» TASK REQUIREMENTS:
1) From the passage on evaluating model performance, return the text between "Test Loss: 0.5208" and "over the epochs.", inclusive.
2) Answer these questions using the passage on evaluating model performance:
(a) What batch size is passed to classifier.evaluate?
(b) What test accuracy appears in the printed output?
(c) What does the passage recommend using to see loss and accuracy trends over the epochs?

» PASSAGE FOR REVIEW:
Evaluate model performance

Use tfjs Model.evaluate to get the loss and accuracy on the test dataset.

// @ts-expect-error expected Tensor<Rank> type
const evalResult = classifier.evaluate(xVal, yVal, {
  batchSize: 32,
});

console.log("Evaluation complete.");
const loss = evalResult[0].dataSync()[0];
const acc = evalResult[1].dataSync()[0];
console.log(`Test Loss: ${loss.toFixed(4)}`);
console.log(`Test Accuracy: ${acc.toFixed(4)}`);

Evaluation complete.
Test Loss: 0.5208
Test Accuracy: 0.8900

One way to evaluate your model performance is to visualize the classifier performance. Use plotHistory to see the loss and accuracy trends over the epochs.

» DATASET EXCERPT:
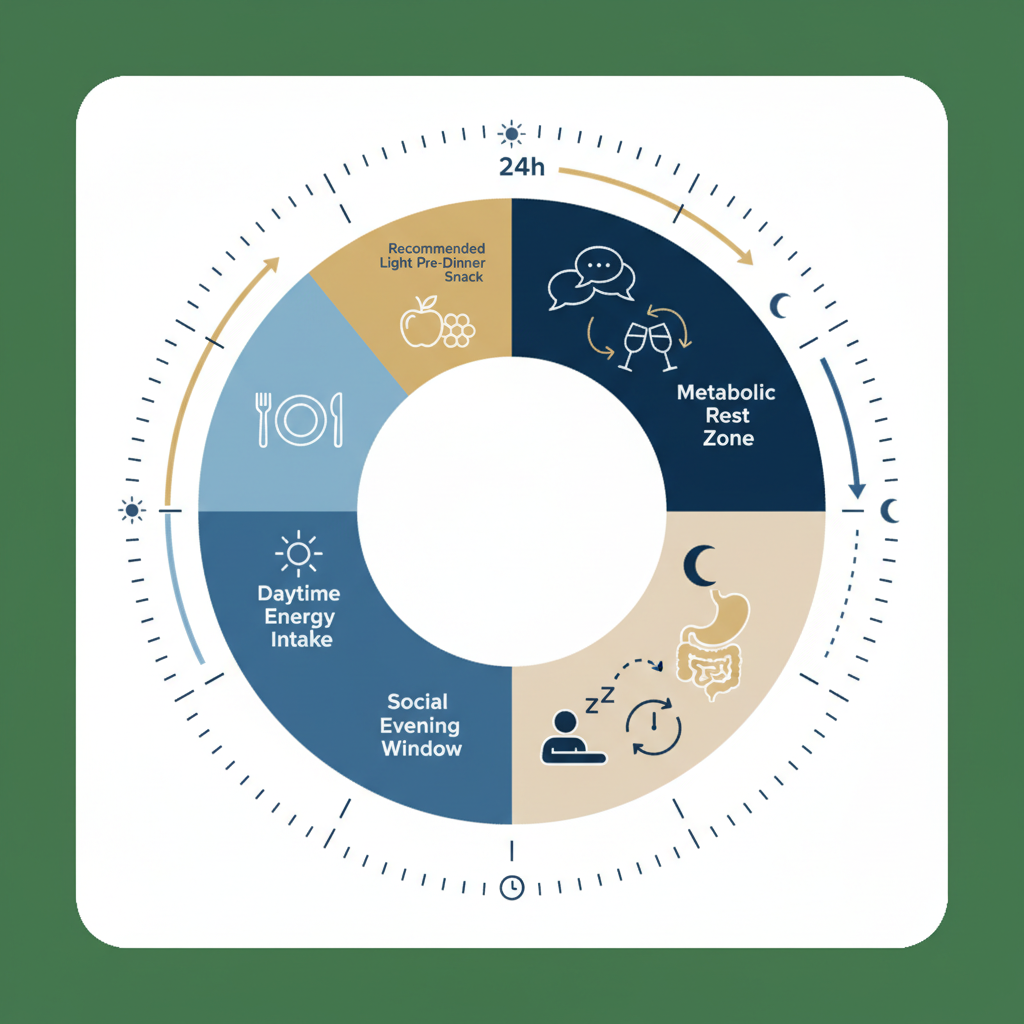 Mastering Your Meal Timing Routine in Spain: Navigating Late Dinners and Social Habits - Infographic illustration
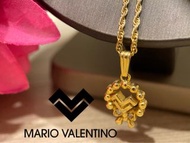 🎀 范倫鐵諾 Mario Valentino｜Vintage復古水鑽金色項鍊Size:40cm#二手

» ANSWERS TO THE PROBLEMS:
1)
Test Loss: 0.5208
Test Accuracy: 0.8900

One way to evaluate your model performance is to visualize the classifier performance. Use plotHistory to see the loss and accuracy trends over the epochs.

2)
(a) 32
(b) 0.8900
(c) plotHistory